課題一覧:
(1) アルバイト定着の文章によると、学生アルバイトとコミュニケーションを重ねる取り組みは何のために必要ですか。1〜3文で説明してください。
(2) アルバイト定着の文章を、最後の文のあとから書き継いでください。

抜粋文:
========================

採用の知恵袋

2023年01月18日

#アルバイト・パート#学生・若年層#育成・定着#飲食業

採用の知恵袋 2023年1月号 ―「アルバイトがすぐ辞める」はどうして?―

アルバイトがすぐ辞めてしまった。その理由を「最近の若い人は長続きしないから...」で片付けてはいないでしょうか。人材不足が深刻な今、せっかく採用できた人材には、やはり長く活躍して欲しいものです。新人アルバイトが今後も長く働き、一人前に成長するために、企業にはどのような取り組みが求められるでしょうか。
「採用の知恵袋」では、企業から寄せられる質問に対して、調査研究の結果や企業・行政団体との取り組み事例をもとに回答します。今回はセンター長の宇佐川が答えます。

Q.

繁華街で飲食店を経営しています。学生のアルバイトを定期的に採用していますが、最近入社したうちの数名が、入ってすぐに辞めてしまいました。これからも学生採用に力を入れたいのですが、もっと長く働いてもらうためには何ができるでしょうか。
(中国四国エリア/飲食業)

A.

「採用」がゴールになってはいませんか? 採用して終わりではなく、長く働いて活躍してもらうには、入社後の育成が欠かせません。一方、忙しくて育成まで手が回らない、という声も聞かれます。しかし、育成といっても、必ずしもいちからマニュアルを作らなければいけない、人員体制を見直さなければいけない、という訳ではありません。学生アルバイトとコミュニケーションを重ねて、「放置されている」と不安に思わせないための取り組みが必要です。

========================

データ:
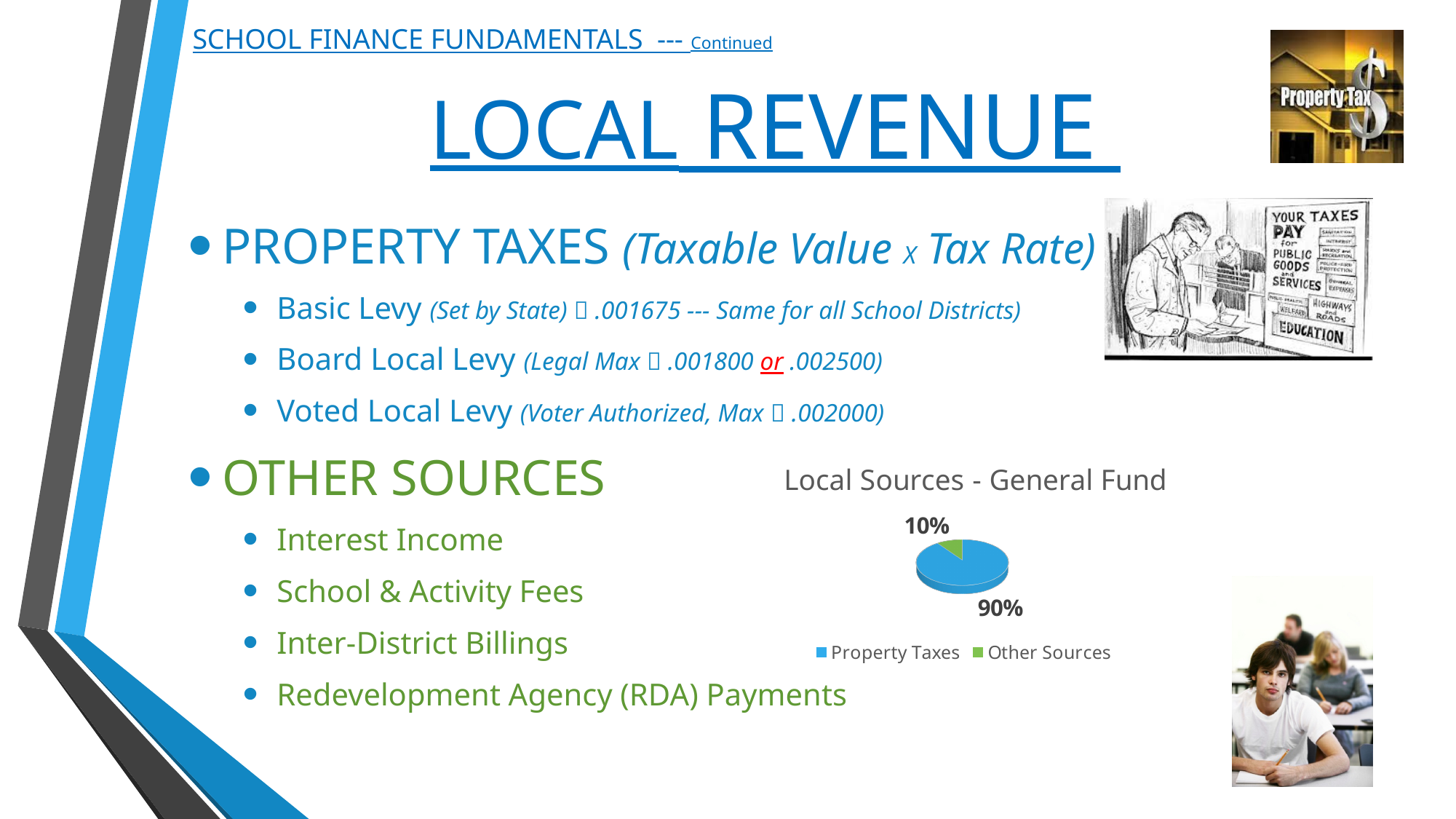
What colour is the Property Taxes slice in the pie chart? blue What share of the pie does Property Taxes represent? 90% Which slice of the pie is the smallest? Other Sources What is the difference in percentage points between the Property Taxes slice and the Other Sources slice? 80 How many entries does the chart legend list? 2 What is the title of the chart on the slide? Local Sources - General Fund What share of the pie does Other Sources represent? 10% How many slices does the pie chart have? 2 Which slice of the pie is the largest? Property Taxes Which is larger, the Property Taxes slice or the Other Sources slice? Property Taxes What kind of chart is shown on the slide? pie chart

========================

解答:
(1) 学生アルバイトに「放置されている」と不安に思わせないためです。採用して終わりにせず長く働いて活躍してもらうには入社後の育成が欠かせず、その育成は一からマニュアルを作ったり人員体制を見直したりしなくても、こうした声かけの積み重ねで進められるとされています。

(2)
解説

◇仕事の多さや忙しさが、飲食業の退職理由・改善点の上位に

弊社調査(ジョブズコミュニティレポート2022年12月号)で、1年前と比べた人手不足について事業者にアンケートをおこなったところ、飲食業では「1年前よりも人手不足が悪化した」が69.2%、「1年前と同程度の人手不足を感じる」が23.8%に上り、合計9割以上の飲食事業者で人手不足が悪化・継続していることが分かりました。人手不足が深刻な状況で、コストをかけて採用できたアルバイトが早期退職してしまうのは、何としても避けたいことでしょう。

学生アルバイトの早期退職理由を考えるにあたって、まずは弊社が実施した「飲食業での働き方の実態・イメージ調査」より、飲食業の退職理由や、飲食業就業者がどのような課題を感じているのかを見ていきます。

飲食業を退職した人の退職理由の上位として、「一時的に就いた仕事だから」や給与への不満のほか、「仕事内容が体力的にきついから」「仕事量が多いから」にも多くの回答が集まっています。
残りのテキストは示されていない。